Integrative Pharmacology and Systems Neuroscience Research Group, Hospital del Mar Research Institute, Barcelona, Spain.
Department of Pharmacology, University of the Basque Country/Euskal Herriko Unibertsitatea, Leioa, Bizkaia, Spain.
Nat Commun. 2024 May 29;15(1):4307. doi: 10.1038/s41467-024-48196-2.
G protein-coupled receptors (GPCRs) are sophisticated signaling machines able to simultaneously elicit multiple intracellular signaling pathways upon activation. Complete (in)activation of all pathways can be counterproductive for specific therapeutic applications. This is the case for the serotonin 2 A receptor (5-HTR), a prominent target for the treatment of schizophrenia. In this study, we elucidate the complex 5-HTR coupling signature in response to different signaling probes, and its physiological consequences by combining computational modeling, in vitro and in vivo experiments with human postmortem brain studies. We show how chemical modification of the endogenous agonist serotonin dramatically impacts the G protein coupling profile of the 5-HTR and the associated behavioral responses. Importantly, among these responses, we demonstrate that memory deficits are regulated by G protein activation, whereas psychosis-related behavior is modulated through G stimulation. These findings emphasize the complexity of GPCR pharmacology and physiology and open the path to designing improved therapeutics for the treatment of stchizophrenia.

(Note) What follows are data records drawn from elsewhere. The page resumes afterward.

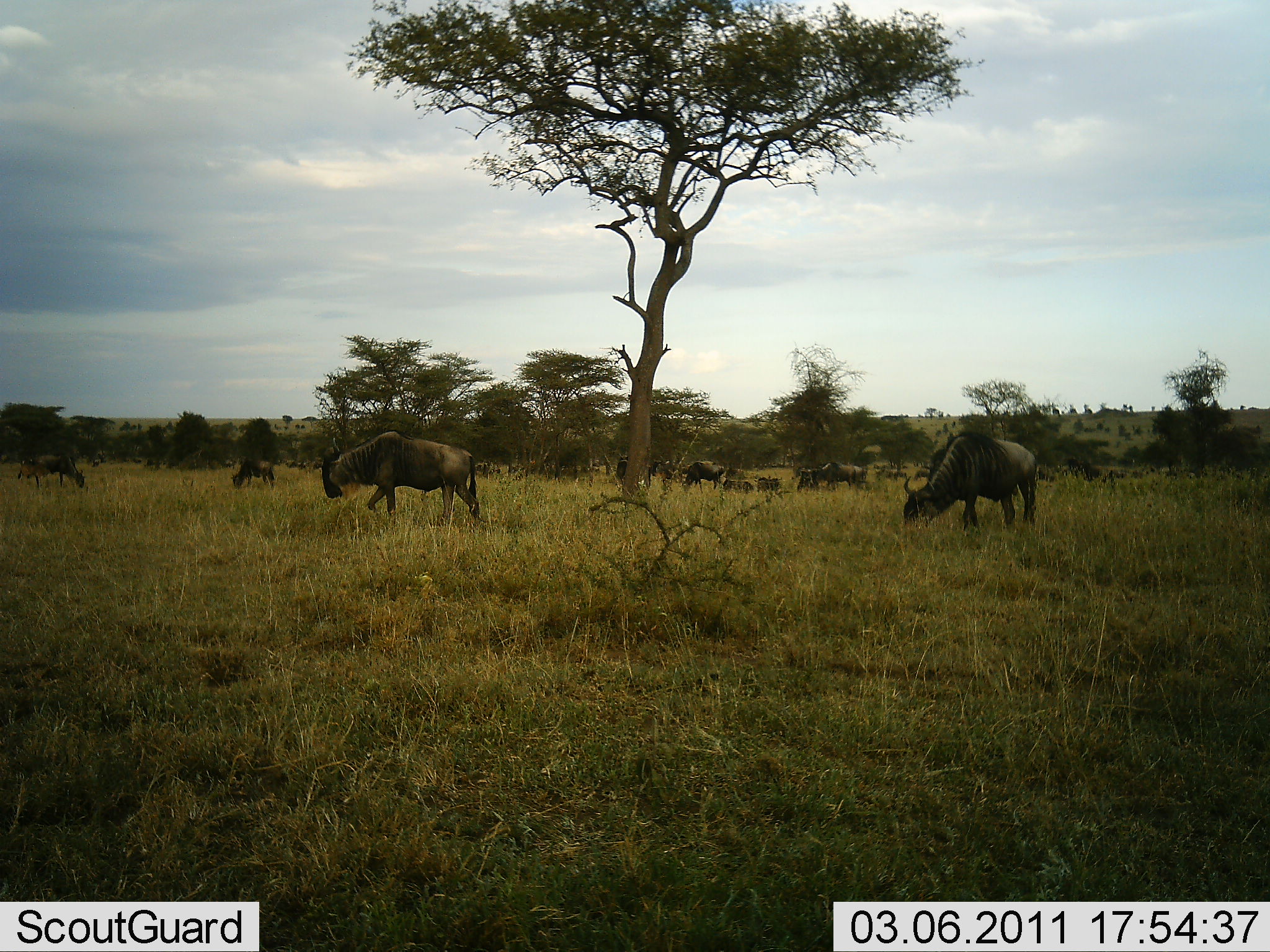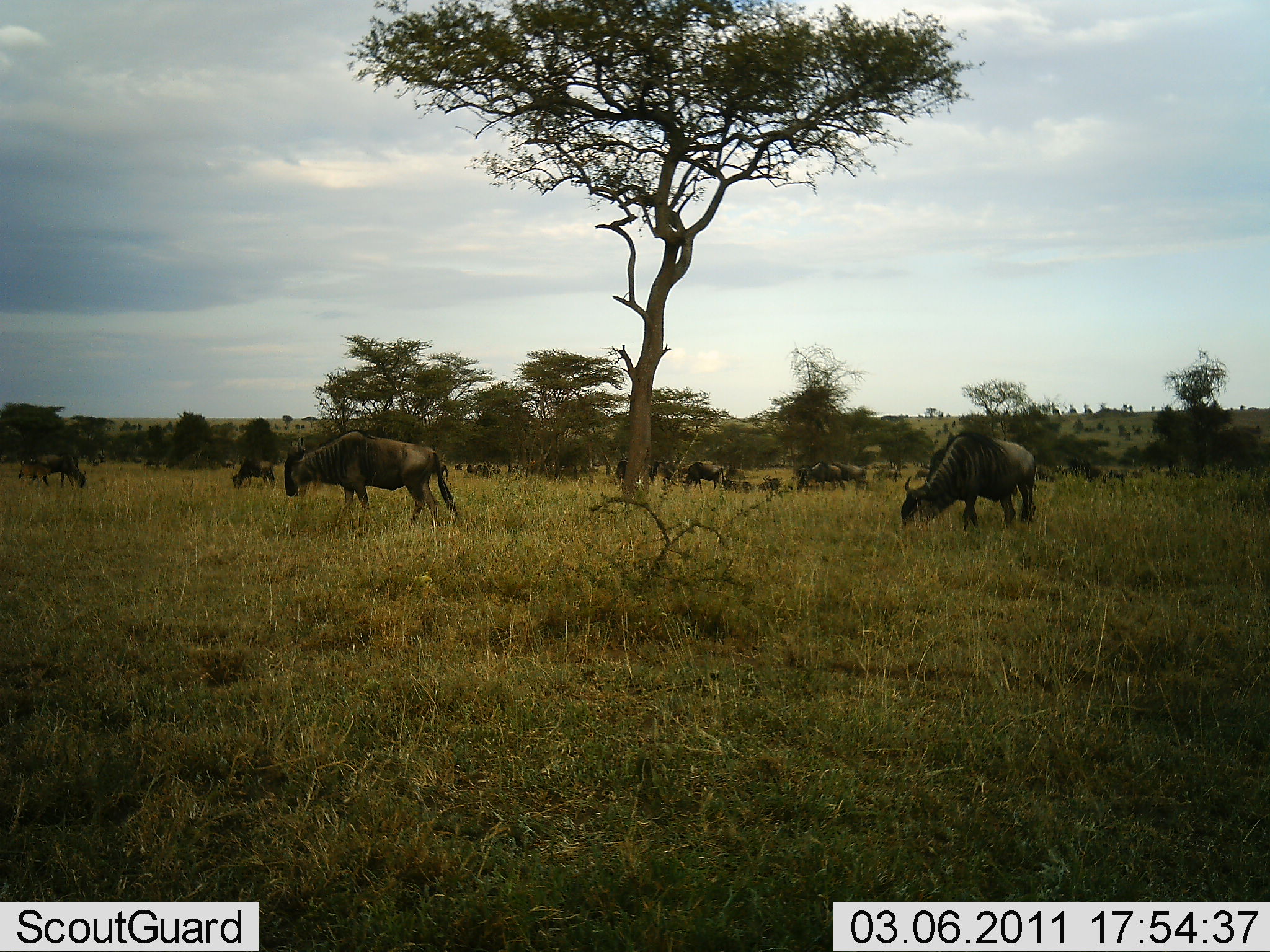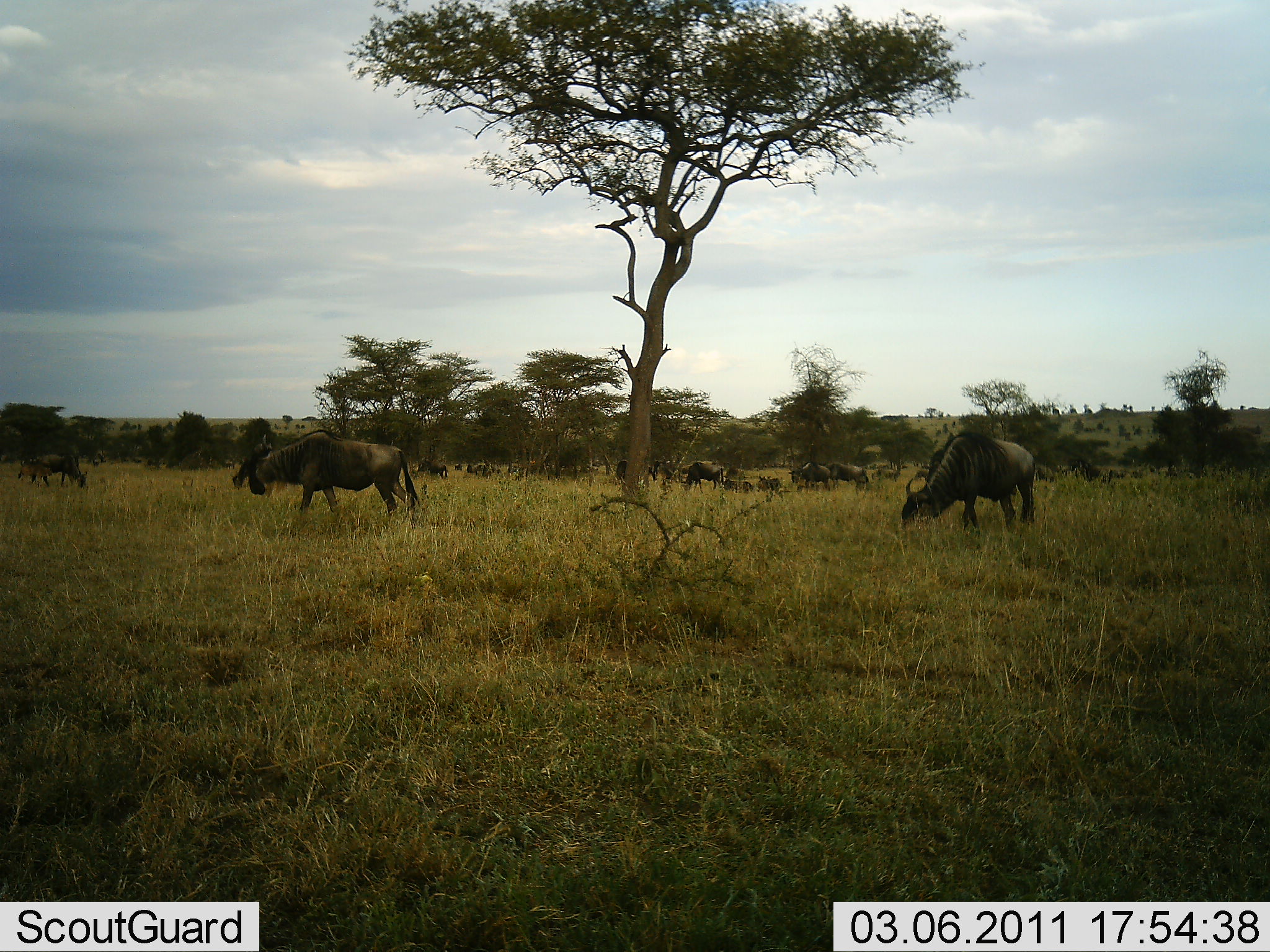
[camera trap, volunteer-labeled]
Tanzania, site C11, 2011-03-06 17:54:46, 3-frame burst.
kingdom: Animalia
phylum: Chordata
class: Mammalia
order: Artiodactyla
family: Bovidae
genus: Connochaetes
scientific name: Connochaetes taurinus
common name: blue wildebeest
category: wildebeest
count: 11-50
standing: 55%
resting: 18%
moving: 36%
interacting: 0%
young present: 0%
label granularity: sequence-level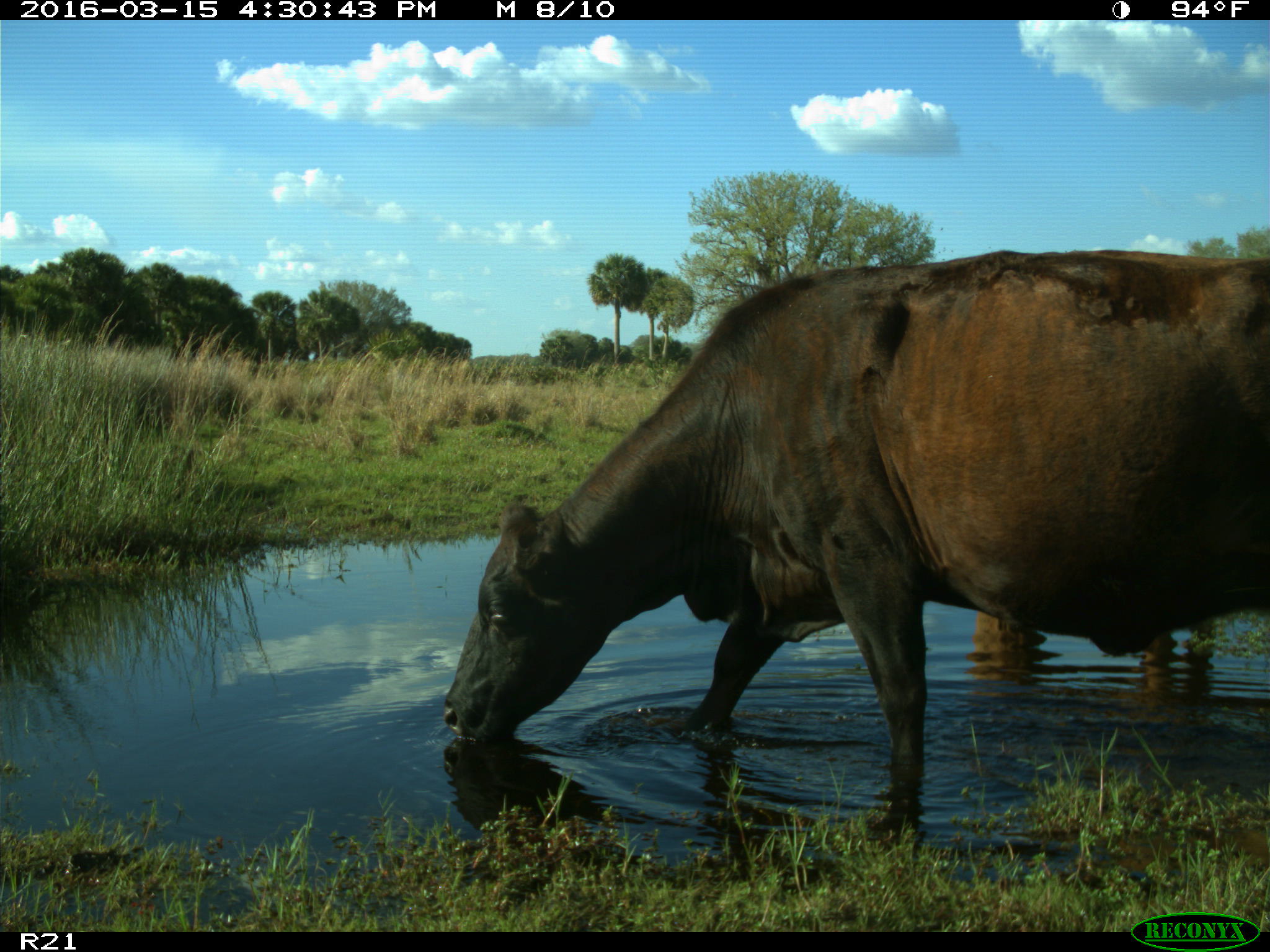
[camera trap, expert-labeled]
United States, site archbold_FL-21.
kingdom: Animalia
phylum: Chordata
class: Mammalia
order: Artiodactyla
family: Bovidae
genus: Bos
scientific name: Bos taurus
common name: domestic cow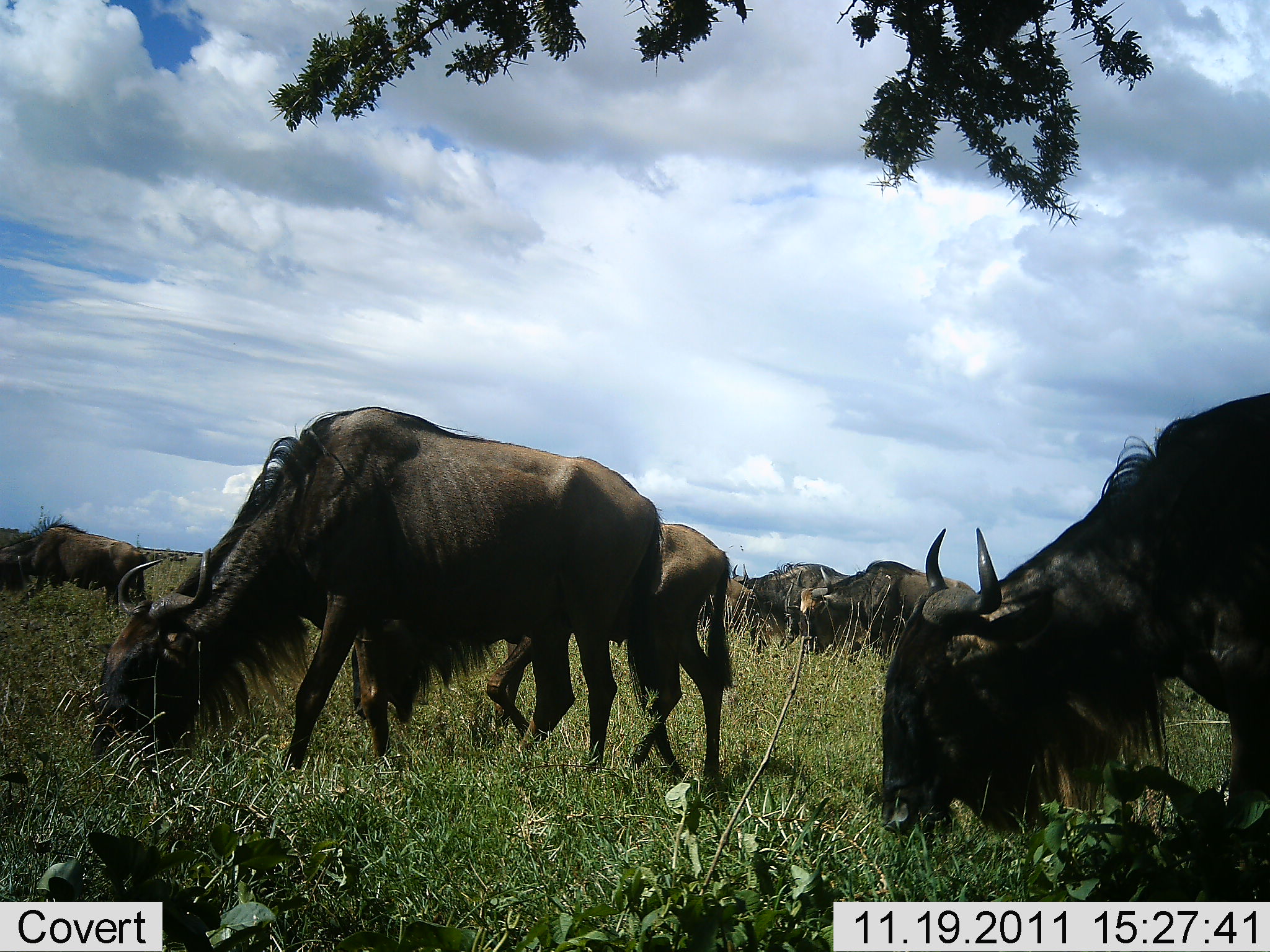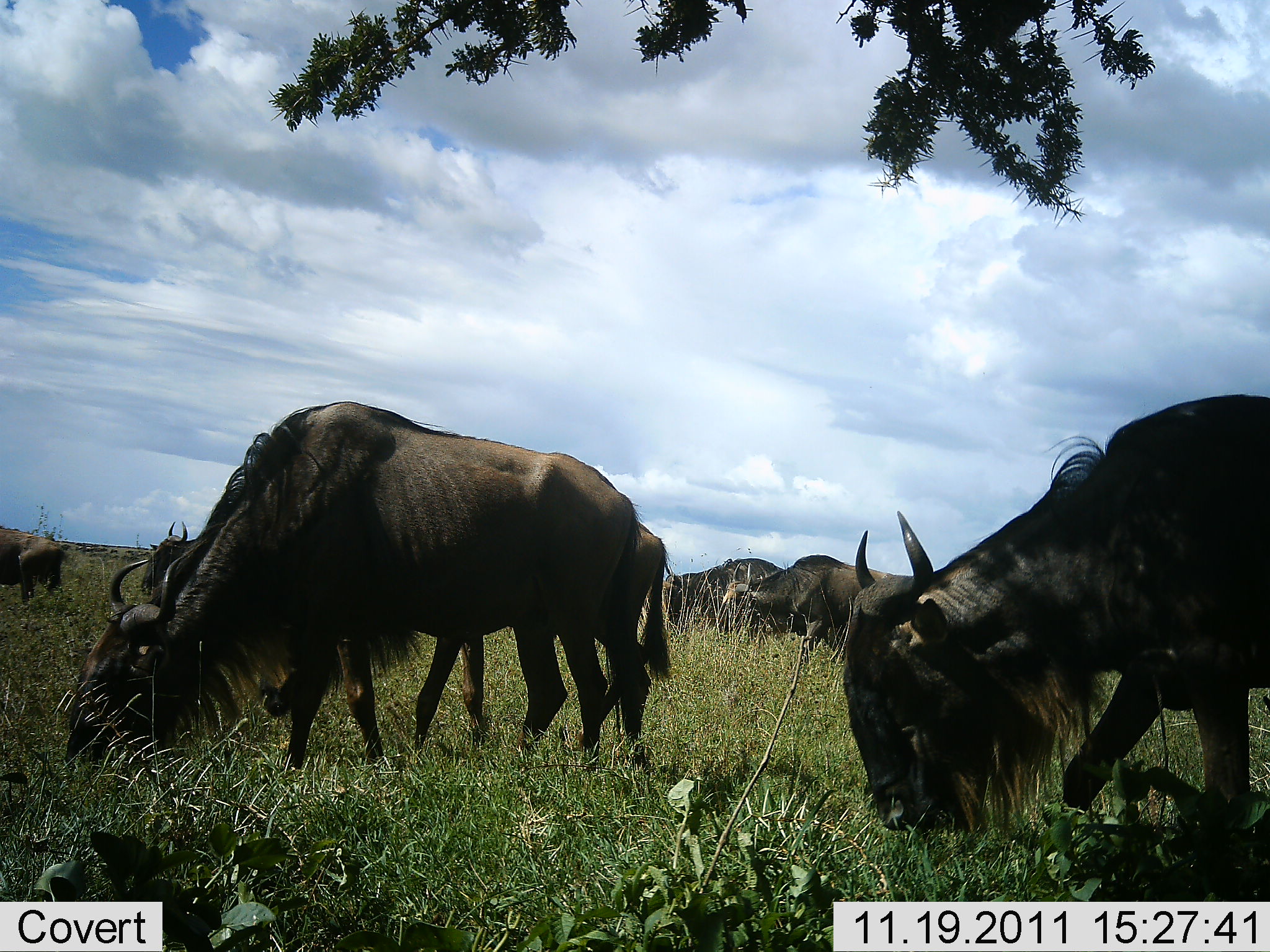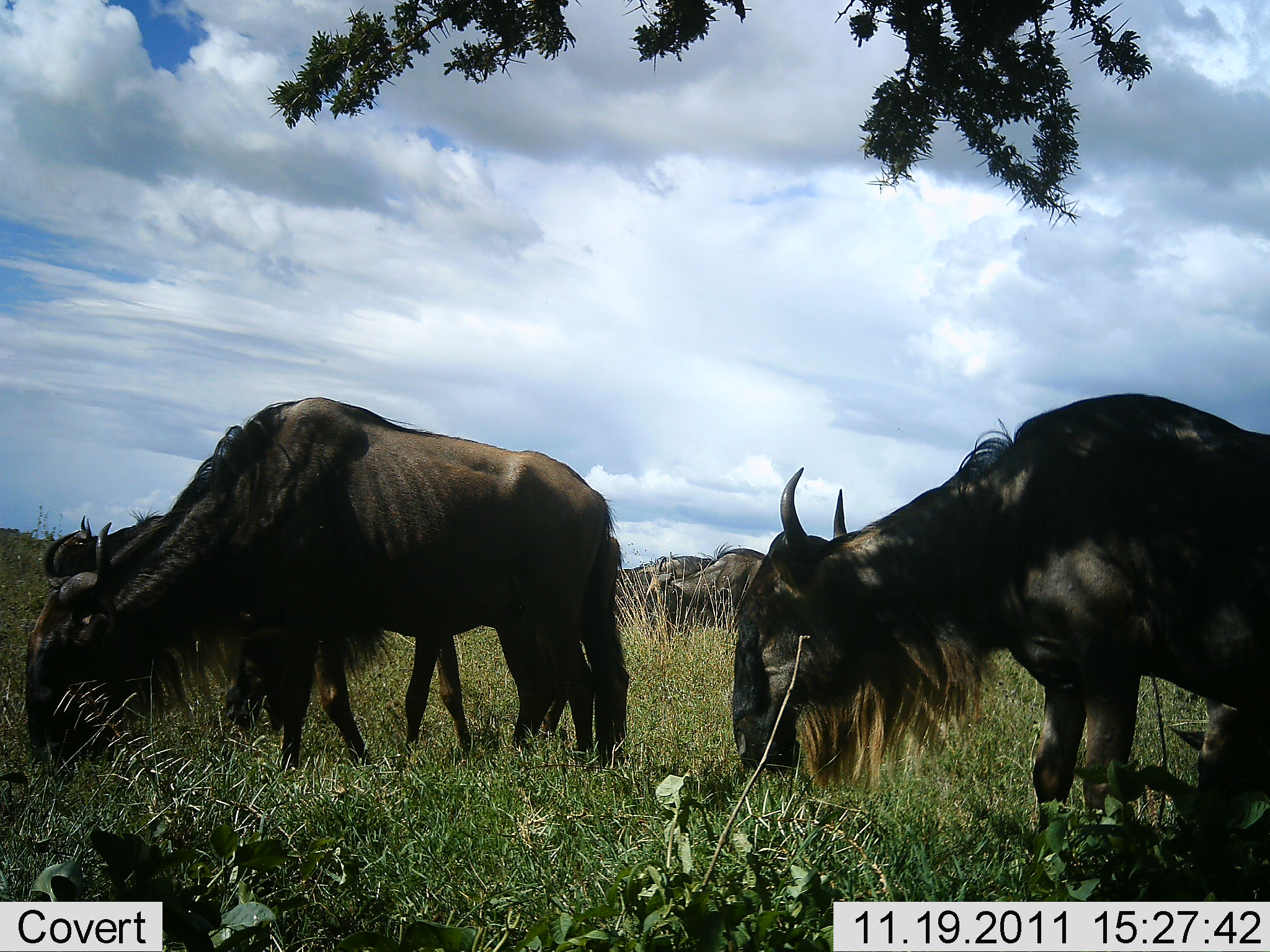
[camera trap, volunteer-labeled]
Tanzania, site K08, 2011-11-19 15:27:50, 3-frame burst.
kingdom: Animalia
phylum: Chordata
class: Mammalia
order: Artiodactyla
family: Bovidae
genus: Connochaetes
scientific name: Connochaetes taurinus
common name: blue wildebeest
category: wildebeest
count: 7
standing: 30%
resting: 0%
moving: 50%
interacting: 0%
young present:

G 蛋白偶联受体(GPCRs)是一种复杂的信号转导机器,能够在激活后同时引发多种细胞内信号通路。对于特定的治疗应用,完全(不)激活所有通路可能会适得其反。这就是 5-羟色胺 2A 受体(5-HTR)的情况,它是治疗精神分裂症的重要靶点。在这项研究中,我们通过结合计算建模、体外和体内实验以及人类死后大脑研究,阐明了不同信号探针激活 5-HTR 时的复杂偶联特征及其生理后果。我们展示了内源性激动剂 5-羟色胺的化学修饰如何显著影响 5-HTR 的 G 蛋白偶联谱以及相关的行为反应。重要的是,在这些反应中,我们证明记忆缺陷受 G 蛋白激活调节,而与精神病相关的行为则通过 G 刺激调节。这些发现强调了 GPCR 药理学和生理学的复杂性,并为设计治疗精神分裂症的改进疗法开辟了道路。